We compared regional nonsusceptibility trends for coagulase negative staphylococci (CoNS) recovered from endophthalmitis cases with national and international ocular surveillance data for methicillin, moxifloxacin, and aminoglycosides. Data for CoNS isolates from a United States (US-FL) regional tertiary/academic medical center collected for three time periods, 2009-2013 (intraocular fluids (IOFs), n=97), 2011-2015 (IOFs, n= 105), 2011-2015 (all ocular sources, n=362) were compared to nonsusceptibility rates reported by the national, multicenter five-year Antibiotic Resistance Monitoring in Ocular Microorganisms (ARMOR) Surveillance Study 2009-2013 (all ocular, n=992) and the recent European Surveillance Study documenting activity of fluoroquinolones and aminoglycosides against ophthalmic pathogens (2010-2011, n=313).

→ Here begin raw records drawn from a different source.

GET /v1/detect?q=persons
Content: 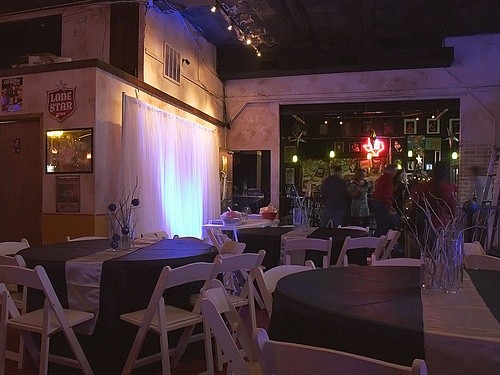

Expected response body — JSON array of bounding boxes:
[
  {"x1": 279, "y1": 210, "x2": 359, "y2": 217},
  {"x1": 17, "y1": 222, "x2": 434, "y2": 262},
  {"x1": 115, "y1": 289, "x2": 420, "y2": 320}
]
[{"x1": 318, "y1": 164, "x2": 459, "y2": 265}]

Methicillin nonsusceptibility rates ranged from 49.7% (ARMOR) to 55.3% (Europe). Resistance rates for the (US-FL) isolates were 53.6%, 50.5% and 53.7% respectively. No significant differences were noted. Methicillin nonsusceptible isolates were significantly (p <0.0001) more likely to be resistant to moxifloxacin and gentamicin for all sites and time periods. Overall, fluoroquinolone nonsusceptibility rates were highest for isolates from the two US study periods (IOFs-56.1%, 50.1%, all-39%) and lowest (32%) for ocular isolates from Europe. Reported nonsusceptibility rates for the ARMOR study was 32.2%. Gentamicin nonsusceptibility rates were significantly higher for isolates from Europe (28.4%, 89/313) vs IOFs, 11.6%, 5.1% or general isolates (12%, 43/362) from US. Rates for tobramycin were significantly (p =0.002) higher for ARMOR (32%, 319/992) isolates, than for isolates from Europe (23%, 73/313).
Emerging nonsusceptibility trends for fluoroquinolones and the aminoglycosides are geography, patient population and source specific.
This is an abstract that was submitted for the 2017 ARVO Annual Meeting, held in Baltimore, MD, May 7-11, 2017.